(Items listed in a dataset)

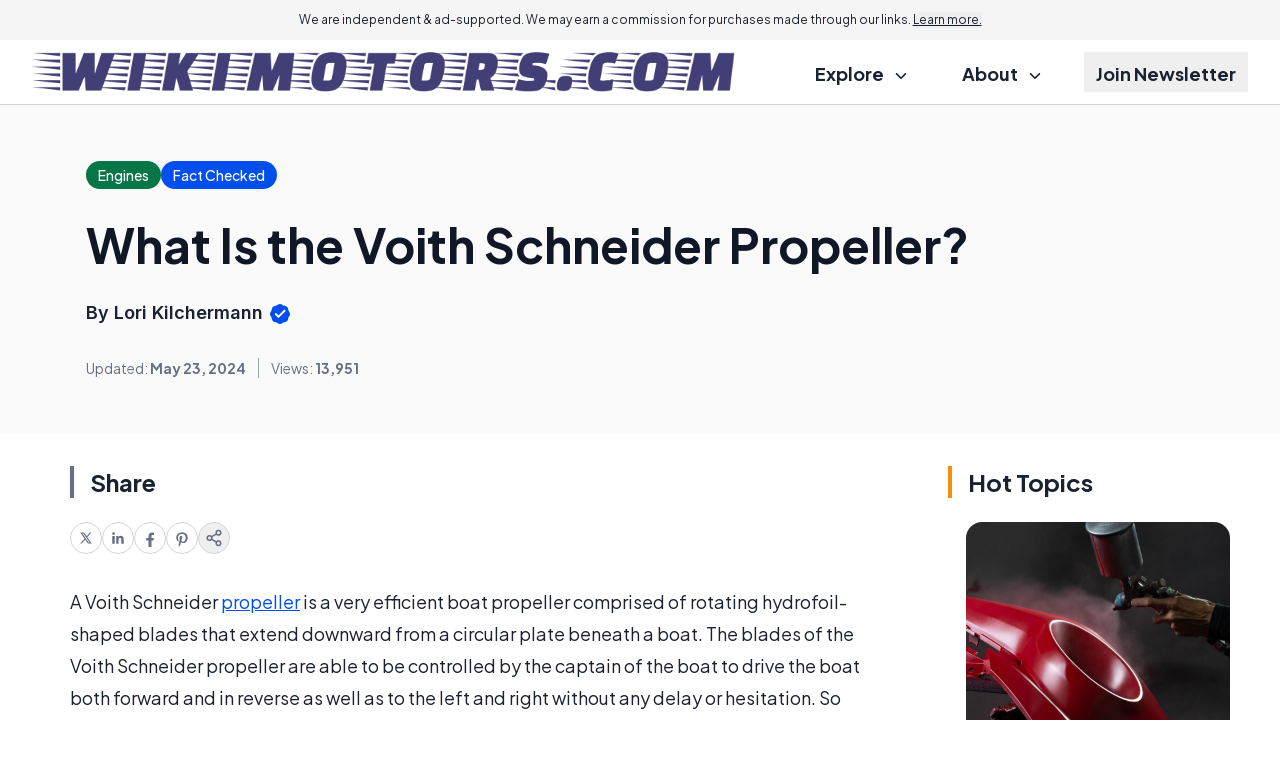

--- FILE ---
content_type: text/html; charset=utf-8
request_url: https://www.google.com/recaptcha/api2/aframe
body_size: 183
content:
<!DOCTYPE HTML><html><head><meta http-equiv="content-type" content="text/html; charset=UTF-8"></head><body><script nonce="p59zhMCgrqaHn57TGAuGIg">/** Anti-fraud and anti-abuse applications only. See google.com/recaptcha */ try{var clients={'sodar':'https://pagead2.googlesyndication.com/pagead/sodar?'};window.addEventListener("message",function(a){try{if(a.source===window.parent){var b=JSON.parse(a.data);var c=clients[b['id']];if(c){var d=document.createElement('img');d.src=c+b['params']+'&rc='+(localStorage.getItem("rc::a")?sessionStorage.getItem("rc::b"):"");window.document.body.appendChild(d);sessionStorage.setItem("rc::e",parseInt(sessionStorage.getItem("rc::e")||0)+1);localStorage.setItem("rc::h",'1768421385986');}}}catch(b){}});window.parent.postMessage("_grecaptcha_ready", "*");}catch(b){}</script></body></html>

(The task)
Reproduce every entry above in full and exactly, though not its pictures.

(Task output)
--- FILE ---
content_type: text/html; charset=utf-8
request_url: https://www.google.com/recaptcha/api2/aframe
body_size: 183
content:
<!DOCTYPE HTML><html><head><meta http-equiv="content-type" content="text/html; charset=UTF-8"></head><body><script nonce="p59zhMCgrqaHn57TGAuGIg">/** Anti-fraud and anti-abuse applications only. See google.com/recaptcha */ try{var clients={'sodar':'https://pagead2.googlesyndication.com/pagead/sodar?'};window.addEventListener("message",function(a){try{if(a.source===window.parent){var b=JSON.parse(a.data);var c=clients[b['id']];if(c){var d=document.createElement('img');d.src=c+b['params']+'&rc='+(localStorage.getItem("rc::a")?sessionStorage.getItem("rc::b"):"");window.document.body.appendChild(d);sessionStorage.setItem("rc::e",parseInt(sessionStorage.getItem("rc::e")||0)+1);localStorage.setItem("rc::h",'1768421385986');}}}catch(b){}});window.parent.postMessage("_grecaptcha_ready", "*");}catch(b){}</script></body></html>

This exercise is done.